Ein konkretes Thema, das Grundlagen für den oben angesprochenen Austausch zwischen Fördermittelgebern legt, ist die Untersuchung der spezifischen Förderlogiken und Funktionsweisen von Fördermechanismen. Sinnvoll wären Studien zu Funktion und Wirkung von verschiedenen Förderarten, insbesondere Projektförderung, Wettbewerbe sowie Auszeichnungen – mit und ohne Preisgeld – in ländlichen Regionen. Denn die zahlreichen Förderungen in Form von Modellvorhaben sind auch zu verstehen als eine Suche nach dem „Wie“; sie gilt es auszuwerten und Bewährtes in Regeförderung zu übernehmen. Auch unter dem Aspekt der Funktionsweise wären die EU-Programme für die Entwicklung ländlicher Räume interessant, insbesondere von der LEADER-Methode ist aufgrund des interdisziplinären Vorgehens in der Logik integrierter Handlungsansätze im ländlichen Raum einiges zu lernen. Das Erkenntnisinteresse besteht darin, die Wirkungsweise von Fördermechanismen im Hinblick auf die Bedarfe von Kulturarbeit in ländlichen Regionen besser zu verstehen, um dem Potenzial der Kultur, den demografischen Wandel positiv mitzugestalten, zu größtmöglicher Entfaltung zu verhelfen.

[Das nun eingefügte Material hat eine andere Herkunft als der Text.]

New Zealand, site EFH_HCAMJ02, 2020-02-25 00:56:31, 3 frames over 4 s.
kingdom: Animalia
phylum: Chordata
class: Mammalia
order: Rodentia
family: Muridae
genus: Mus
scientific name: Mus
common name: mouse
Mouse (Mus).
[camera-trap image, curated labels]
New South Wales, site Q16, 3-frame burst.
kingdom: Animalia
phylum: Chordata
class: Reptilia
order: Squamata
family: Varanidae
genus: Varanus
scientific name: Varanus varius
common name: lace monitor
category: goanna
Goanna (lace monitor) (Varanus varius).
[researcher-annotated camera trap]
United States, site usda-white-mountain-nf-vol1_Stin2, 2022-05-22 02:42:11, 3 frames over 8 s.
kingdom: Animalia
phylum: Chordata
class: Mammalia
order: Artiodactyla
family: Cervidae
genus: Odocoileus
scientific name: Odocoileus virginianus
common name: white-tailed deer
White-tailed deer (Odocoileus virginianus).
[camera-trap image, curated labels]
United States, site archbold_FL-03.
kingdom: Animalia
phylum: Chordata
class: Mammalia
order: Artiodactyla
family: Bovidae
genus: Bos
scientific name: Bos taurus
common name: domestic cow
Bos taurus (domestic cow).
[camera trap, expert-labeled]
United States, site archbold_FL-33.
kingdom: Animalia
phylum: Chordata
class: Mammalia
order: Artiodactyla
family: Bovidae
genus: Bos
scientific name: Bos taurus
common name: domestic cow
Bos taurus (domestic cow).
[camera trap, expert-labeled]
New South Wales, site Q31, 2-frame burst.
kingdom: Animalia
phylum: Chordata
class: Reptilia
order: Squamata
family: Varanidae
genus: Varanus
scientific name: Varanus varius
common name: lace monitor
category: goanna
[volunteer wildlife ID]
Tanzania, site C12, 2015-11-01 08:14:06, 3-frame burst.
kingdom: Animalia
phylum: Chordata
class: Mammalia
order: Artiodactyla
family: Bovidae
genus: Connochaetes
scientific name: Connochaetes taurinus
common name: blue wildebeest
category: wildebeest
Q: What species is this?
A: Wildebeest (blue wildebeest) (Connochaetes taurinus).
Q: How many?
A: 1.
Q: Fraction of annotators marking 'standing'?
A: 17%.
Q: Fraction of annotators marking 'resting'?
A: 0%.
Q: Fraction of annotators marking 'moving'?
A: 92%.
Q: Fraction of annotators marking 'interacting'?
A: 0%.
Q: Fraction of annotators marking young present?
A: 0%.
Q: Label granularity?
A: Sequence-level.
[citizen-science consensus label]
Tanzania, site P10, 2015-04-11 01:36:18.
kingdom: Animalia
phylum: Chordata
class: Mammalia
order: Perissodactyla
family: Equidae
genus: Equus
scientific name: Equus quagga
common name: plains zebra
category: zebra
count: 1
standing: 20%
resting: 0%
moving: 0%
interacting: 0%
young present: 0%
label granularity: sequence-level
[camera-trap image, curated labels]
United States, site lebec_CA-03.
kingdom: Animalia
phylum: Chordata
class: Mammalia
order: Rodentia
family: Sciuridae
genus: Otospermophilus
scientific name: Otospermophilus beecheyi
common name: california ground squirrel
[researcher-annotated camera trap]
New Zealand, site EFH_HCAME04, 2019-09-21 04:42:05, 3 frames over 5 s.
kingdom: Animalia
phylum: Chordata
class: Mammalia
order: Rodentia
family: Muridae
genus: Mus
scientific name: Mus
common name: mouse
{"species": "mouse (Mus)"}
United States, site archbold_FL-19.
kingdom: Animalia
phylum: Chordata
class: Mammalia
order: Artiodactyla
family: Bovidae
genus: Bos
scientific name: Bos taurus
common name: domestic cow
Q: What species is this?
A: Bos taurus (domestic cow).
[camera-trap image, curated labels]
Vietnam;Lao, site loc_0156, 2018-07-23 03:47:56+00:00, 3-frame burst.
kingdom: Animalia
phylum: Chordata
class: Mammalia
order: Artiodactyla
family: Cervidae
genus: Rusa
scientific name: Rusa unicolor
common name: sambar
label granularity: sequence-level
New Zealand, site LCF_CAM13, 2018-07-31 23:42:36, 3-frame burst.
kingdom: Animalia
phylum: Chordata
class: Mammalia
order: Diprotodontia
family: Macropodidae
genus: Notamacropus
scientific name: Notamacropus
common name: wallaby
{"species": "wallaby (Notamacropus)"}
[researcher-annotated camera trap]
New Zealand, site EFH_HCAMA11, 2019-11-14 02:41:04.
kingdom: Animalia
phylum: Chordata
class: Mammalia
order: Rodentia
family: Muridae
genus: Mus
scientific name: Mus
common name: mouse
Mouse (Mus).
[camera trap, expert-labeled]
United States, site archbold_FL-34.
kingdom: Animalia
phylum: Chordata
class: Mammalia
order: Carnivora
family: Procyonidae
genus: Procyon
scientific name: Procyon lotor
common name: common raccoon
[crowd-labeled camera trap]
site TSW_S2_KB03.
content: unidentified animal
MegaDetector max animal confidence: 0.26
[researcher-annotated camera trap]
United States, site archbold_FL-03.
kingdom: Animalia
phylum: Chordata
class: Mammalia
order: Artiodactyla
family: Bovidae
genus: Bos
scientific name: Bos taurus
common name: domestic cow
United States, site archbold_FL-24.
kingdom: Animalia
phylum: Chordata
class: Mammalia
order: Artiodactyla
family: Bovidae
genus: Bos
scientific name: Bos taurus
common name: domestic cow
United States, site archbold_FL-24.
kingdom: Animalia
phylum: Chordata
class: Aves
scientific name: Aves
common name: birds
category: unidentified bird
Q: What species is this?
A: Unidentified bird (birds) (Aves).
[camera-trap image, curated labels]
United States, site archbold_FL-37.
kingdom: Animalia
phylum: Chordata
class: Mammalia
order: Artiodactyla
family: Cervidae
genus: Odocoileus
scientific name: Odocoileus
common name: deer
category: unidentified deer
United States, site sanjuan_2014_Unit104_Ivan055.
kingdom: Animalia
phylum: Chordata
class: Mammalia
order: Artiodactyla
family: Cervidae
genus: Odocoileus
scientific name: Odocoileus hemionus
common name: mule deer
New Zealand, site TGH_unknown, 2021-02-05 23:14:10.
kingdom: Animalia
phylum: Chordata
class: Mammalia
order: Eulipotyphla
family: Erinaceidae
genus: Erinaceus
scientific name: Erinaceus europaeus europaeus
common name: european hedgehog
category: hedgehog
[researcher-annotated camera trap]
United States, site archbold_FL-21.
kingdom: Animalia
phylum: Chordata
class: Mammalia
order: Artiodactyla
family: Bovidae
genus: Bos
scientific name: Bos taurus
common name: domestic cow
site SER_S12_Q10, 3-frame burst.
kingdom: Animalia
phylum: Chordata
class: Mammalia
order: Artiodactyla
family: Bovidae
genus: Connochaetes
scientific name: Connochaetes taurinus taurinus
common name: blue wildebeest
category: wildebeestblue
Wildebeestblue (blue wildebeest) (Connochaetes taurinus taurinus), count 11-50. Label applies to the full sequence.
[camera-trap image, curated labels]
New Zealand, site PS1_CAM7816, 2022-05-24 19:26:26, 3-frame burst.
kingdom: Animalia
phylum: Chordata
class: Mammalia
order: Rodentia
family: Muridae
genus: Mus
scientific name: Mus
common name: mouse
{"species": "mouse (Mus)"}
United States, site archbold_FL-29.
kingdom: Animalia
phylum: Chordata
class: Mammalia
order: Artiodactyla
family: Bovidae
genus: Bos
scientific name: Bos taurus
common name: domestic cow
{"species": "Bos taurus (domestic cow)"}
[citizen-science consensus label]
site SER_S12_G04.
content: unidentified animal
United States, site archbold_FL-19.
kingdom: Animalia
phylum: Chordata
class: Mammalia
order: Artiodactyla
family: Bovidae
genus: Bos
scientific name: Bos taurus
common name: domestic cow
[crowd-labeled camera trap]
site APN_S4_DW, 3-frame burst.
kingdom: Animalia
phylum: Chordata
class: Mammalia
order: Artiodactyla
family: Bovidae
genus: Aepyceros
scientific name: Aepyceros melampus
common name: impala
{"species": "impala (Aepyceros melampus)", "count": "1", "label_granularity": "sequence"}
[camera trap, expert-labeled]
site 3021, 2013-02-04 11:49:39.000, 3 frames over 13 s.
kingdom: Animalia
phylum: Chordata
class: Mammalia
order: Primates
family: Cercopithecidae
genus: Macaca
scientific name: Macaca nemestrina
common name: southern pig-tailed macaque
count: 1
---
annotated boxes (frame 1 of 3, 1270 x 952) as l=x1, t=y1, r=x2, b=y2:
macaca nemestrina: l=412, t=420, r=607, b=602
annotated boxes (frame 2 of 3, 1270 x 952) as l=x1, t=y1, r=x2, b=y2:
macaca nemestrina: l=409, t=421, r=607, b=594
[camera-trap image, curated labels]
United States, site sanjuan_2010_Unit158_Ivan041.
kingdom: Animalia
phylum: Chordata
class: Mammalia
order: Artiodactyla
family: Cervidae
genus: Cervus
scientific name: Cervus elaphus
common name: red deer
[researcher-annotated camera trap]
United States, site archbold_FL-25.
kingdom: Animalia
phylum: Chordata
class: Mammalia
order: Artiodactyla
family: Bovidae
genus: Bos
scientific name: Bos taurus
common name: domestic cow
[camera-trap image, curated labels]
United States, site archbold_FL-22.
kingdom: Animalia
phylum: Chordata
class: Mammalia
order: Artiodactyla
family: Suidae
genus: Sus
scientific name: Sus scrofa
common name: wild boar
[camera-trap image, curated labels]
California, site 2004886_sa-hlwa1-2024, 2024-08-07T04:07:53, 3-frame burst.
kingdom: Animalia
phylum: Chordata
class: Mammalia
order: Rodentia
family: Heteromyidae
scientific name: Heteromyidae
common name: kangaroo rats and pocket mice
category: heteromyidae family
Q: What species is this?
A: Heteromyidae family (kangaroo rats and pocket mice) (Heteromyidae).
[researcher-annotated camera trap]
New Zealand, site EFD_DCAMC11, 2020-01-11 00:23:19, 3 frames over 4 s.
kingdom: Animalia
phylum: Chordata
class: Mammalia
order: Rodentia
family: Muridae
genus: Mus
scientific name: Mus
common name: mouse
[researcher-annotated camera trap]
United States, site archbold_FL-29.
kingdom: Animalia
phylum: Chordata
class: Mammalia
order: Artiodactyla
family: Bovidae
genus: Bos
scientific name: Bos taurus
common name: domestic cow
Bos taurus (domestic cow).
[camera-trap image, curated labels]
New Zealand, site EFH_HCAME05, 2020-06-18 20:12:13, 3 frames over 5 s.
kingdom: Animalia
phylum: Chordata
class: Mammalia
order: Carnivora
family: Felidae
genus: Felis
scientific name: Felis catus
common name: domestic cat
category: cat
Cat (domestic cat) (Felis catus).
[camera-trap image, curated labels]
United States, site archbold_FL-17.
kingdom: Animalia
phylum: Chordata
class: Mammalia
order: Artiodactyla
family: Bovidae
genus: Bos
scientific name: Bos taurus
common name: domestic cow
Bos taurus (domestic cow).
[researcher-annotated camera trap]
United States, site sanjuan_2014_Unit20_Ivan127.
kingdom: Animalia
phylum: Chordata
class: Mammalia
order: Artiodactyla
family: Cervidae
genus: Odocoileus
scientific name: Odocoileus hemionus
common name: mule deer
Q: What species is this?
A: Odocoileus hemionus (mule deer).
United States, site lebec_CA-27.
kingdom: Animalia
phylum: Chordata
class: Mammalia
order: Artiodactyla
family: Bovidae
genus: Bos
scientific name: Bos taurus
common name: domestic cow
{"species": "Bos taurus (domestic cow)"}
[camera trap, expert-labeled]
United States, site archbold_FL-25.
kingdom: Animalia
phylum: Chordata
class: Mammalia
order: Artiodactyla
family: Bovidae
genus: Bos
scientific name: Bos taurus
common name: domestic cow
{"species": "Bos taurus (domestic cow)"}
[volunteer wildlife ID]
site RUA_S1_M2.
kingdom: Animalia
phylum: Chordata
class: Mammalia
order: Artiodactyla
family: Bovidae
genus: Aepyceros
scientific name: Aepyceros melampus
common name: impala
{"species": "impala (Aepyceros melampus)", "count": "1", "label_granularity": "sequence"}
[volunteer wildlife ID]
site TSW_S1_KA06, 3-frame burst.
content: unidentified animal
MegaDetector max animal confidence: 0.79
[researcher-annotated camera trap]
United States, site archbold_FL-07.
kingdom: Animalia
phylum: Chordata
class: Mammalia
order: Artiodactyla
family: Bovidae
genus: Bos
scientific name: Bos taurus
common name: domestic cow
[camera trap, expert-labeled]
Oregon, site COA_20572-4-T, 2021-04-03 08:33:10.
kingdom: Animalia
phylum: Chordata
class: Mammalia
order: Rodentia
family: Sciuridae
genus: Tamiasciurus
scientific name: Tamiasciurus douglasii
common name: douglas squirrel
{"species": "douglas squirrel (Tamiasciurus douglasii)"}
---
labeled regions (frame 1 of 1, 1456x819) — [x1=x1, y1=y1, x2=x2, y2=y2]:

In diesem Zusammenhang wäre auch das Prinzip der Projektförderung zu hinterfragen, die neben der positiven Intention, für die geförderten Kulturakteure – unter anderem aufgrund ihrer Endlichkeit – eine Reihe von Gefahren birgt (siehe: Norbert Sievers „Kulturpolitik für ländliche Räume“).